Sono numerosi gli studi scientifici che hanno sottolineato i benefici concreti del cumino come antibatterico naturale, per curare il diabete e per la sua azione depuratoria nell’intestino, oltre che come prodotto di bellezza. Non vi resta che provare il mitico olio di cumino nero per ritrovare il vostro benessere corporeo.

L’olio di cumino nero può essere adoperato per via interna o esterna e il dosaggio consigliato nel primo caso è di 1 o 2 cucchiai al giorno insieme ad un po’ di miele, per addolcirne il sapore. Per uso esterno, si può sperimentare l’olio di cumino nero seguendo gli insegnamenti della medicina Ayurvedica, cioè spalmandolo delicatamente sul corpo prima di fare la doccia con l’acqua calda, almeno una volta a settimana.
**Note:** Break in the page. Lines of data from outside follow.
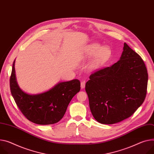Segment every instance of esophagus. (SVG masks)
<instances>
[{"label": "esophagus", "instance_id": "obj_1", "mask_svg": "<svg viewBox=\"0 0 154 154\" xmlns=\"http://www.w3.org/2000/svg\"><path fill=\"white\" fill-rule=\"evenodd\" d=\"M85 84H86L85 81H81V89H84L85 88Z\"/></svg>", "mask_w": 154, "mask_h": 154}]
</instances>
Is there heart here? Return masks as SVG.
Instances as JSON below:
<instances>
[{"instance_id": "obj_1", "label": "heart", "mask_w": 154, "mask_h": 154, "mask_svg": "<svg viewBox=\"0 0 154 154\" xmlns=\"http://www.w3.org/2000/svg\"><path fill=\"white\" fill-rule=\"evenodd\" d=\"M86 55L88 57L95 55L89 65L91 69H95L100 67L107 61L111 55V50L108 46L101 47L99 44H93L87 49Z\"/></svg>"}]
</instances>
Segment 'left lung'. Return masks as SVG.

Alleato della dieta: molti studi hanno dimostrato come la Nigella regoli i livelli di zucchero nel sangue e in particolare la sua efficacia nella riduzione del glucosio a digiuno nel trattamento del diabete. E’ utile inoltre come epatoprotettore e utile per ridurre i livelli di colesterolo LDL (cioè quello cattivo) e dei trigliceridi. Pare che il cumino nero sia tra le piante che hanno maggior efficacia nella lotta all’obesità: un valido aiuto nel recuperare la forma fisica in caso di aumento di peso.

Olio di cumino nero: un prodotto di bellezza naturale

L’olio di cumino nero è molto ricercato per la cura del nostro corpo e come prodotto di bellezza. Per i capelli è utilizzato come impacco nutriente e antiforfora dopo lo shampoo per migliorare la lucentezza della chioma e combatterne la secchezza. Per la pelle è un vero toccasana, in caso di infiammazioni e per ridurre le cicatrici. È un prodotto levigante e utile per la pelle secca, anche in caso di psoriasi ed eczema. Ma dove si compra l’olio di cumino nero? Lo trovate nelle erboristerie, nei negozi bio, in quegli etnici e negli store online. Importante acquistare un olio biologico spremuto a freddo e composto da cumino nero al 100%, senza altri ingredienti associati e meglio se in confezione di vetro. Conservate bene il prodotto e al buio, in un posto senza umidità.

Le controindicazioni dell’olio di cumino nero non sono molte, ma non va assunto per via interna in caso di gravidanza e allattamento, perché potrebbe portare a delle contrazioni uterine. Rivolgetevi ad un medico anche in caso di patologie o allergie.